Currently, we express a main target which depends on both like this:
# user level targets
all: bar
#$(MAKE) foo
#echo all
alt: foo
#echo alt
# internal targets
foo:
#echo foo
bar: qux
#echo bar
qux:
#echo qux
#touch qux
and we have the required behavior: if qux is not up-to-date: make bar outputs qux bar foo all (in that order) and make alt outputs foo alt; if qux is up-to-date, make bar output bar foo all and make alt outputs foo alt.
This is increasingly uncomfortable as foo has to be handled specifically (all targets which depend on both have to be handled that way, foo can't be put in a variable describing dependencies if bar is also there, the submake is itself an issue and the command line has to be maintained to pass additional variables). We now have another target which has to be handled in the same way and I'm looking for other, more convenient, ways to handle the structure.
Note 1 : In practice, I'm currently using only gnu-make but the only known dependency on a gnu-make extension over POSIX is the possibility to include files (which is quite widely available). I'd prefer something which keep the current state (i.e. widely supported constructs), but if it is not possible, the use of a gnu-make only extension is acceptable.
Note 2: gnu-make has a notion of order-only-prerequisites, but it apparently doesn't provide what we need. With
# user level targets
all: bar foo
#echo all
alt: foo
#echo alt
# internal targets
foo: | bar
#echo foo
bar:
#echo bar
make alt also build bar (if a file bar exist, its date doesn't influence the decision of rebuilding foo, which is the documented behavior).

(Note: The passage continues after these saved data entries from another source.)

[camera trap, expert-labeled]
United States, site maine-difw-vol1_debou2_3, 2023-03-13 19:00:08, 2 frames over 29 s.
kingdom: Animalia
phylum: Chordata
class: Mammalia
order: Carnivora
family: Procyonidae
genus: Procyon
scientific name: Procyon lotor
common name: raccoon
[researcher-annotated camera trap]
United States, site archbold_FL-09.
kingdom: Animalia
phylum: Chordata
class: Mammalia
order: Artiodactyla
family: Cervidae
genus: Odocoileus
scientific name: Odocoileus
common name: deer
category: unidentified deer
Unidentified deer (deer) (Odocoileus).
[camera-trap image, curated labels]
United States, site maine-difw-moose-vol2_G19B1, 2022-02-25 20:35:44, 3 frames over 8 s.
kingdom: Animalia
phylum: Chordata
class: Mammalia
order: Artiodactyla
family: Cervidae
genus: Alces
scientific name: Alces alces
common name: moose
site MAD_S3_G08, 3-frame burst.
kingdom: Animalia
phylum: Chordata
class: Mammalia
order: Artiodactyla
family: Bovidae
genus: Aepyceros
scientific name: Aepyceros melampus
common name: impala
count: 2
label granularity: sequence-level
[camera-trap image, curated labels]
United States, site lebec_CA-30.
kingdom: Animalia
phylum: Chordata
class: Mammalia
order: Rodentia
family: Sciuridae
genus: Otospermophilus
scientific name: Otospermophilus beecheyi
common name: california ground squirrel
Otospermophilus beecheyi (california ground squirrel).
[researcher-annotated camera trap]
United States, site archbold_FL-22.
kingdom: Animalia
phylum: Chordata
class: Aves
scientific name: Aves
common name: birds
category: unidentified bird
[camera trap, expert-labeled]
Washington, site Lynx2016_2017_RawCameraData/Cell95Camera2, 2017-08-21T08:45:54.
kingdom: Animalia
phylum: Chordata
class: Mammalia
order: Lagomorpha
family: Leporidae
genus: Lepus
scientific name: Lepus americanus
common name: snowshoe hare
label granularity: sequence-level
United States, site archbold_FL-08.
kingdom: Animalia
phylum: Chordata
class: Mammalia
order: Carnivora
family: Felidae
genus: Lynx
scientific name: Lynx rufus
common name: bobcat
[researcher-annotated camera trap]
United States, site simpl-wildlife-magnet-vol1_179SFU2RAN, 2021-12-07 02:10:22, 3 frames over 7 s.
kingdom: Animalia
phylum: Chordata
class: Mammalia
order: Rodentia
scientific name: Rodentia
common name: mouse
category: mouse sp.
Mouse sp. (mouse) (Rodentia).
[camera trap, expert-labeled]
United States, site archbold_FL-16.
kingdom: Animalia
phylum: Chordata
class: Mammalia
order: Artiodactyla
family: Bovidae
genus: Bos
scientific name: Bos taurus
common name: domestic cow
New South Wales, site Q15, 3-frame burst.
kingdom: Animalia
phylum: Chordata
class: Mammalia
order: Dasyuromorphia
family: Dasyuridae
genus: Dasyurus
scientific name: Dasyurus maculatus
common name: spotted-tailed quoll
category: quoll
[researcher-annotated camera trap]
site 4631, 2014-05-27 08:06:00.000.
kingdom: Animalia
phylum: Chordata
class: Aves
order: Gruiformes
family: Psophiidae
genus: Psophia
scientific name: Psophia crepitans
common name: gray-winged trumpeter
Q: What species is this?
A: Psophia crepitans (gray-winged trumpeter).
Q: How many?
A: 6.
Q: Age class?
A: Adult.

Note 3: The more I think about it, the less I think it is possible to solve this problem with make without using a recursive call. It seems to me that it need two passes on the dependency graph, one to determine what has to be built, one to determine the ordering and I know nothing in make behavior which can't be done with a one pass algorithm.
Hmmm, how about this hack (for a hack it undoubtedly is :-)).
Basically, you could run make -d -n plus your command arguments. The output will contain several lines like Must remake target 'clean'. This information tells you whether this run of make will attempt to build both foo and bar. If this turns out to be the case, just add a rule to cause the serialisation you want.
A sketch:
this := $(lastword ${MAKEFILE_LIST})
ifndef DONTRECURSE
targets-that-will-get-remade := $(patsubst %',%,$(shell ${MAKE} -f ${this} ${MAKECMDGOALS} --debug=b -n DONTRECURSE=nosiree | grep -Po "Must remake target '\K.*'"))
endif
ifeq (bar foo,$(sort $(filter bar foo,${targets-that-will-get-remade})))
foo: bar
endif
.PHONY: foo bar
foo bar:
sleep 3
: $#
So, you run make. DONTRECURSE is not set so the $(shell …) runs. That runs make a second time with the same makefile and goals, but adds the -d (debug) and -n (don't actually run the recipes) flags. DONTRECURSE is set to prevent a third copy of make running.
The expansion of all that is a list of the targets this run of make will attempt to build on this run. (Extracting the target names is pretty tiresome—there is probably a cleaner way.)
If this list of targets includes both foo and bar, simply add a foo: bar dependency. Job done. The sleep 3 lines show this serialisation working when you use -j4 (say).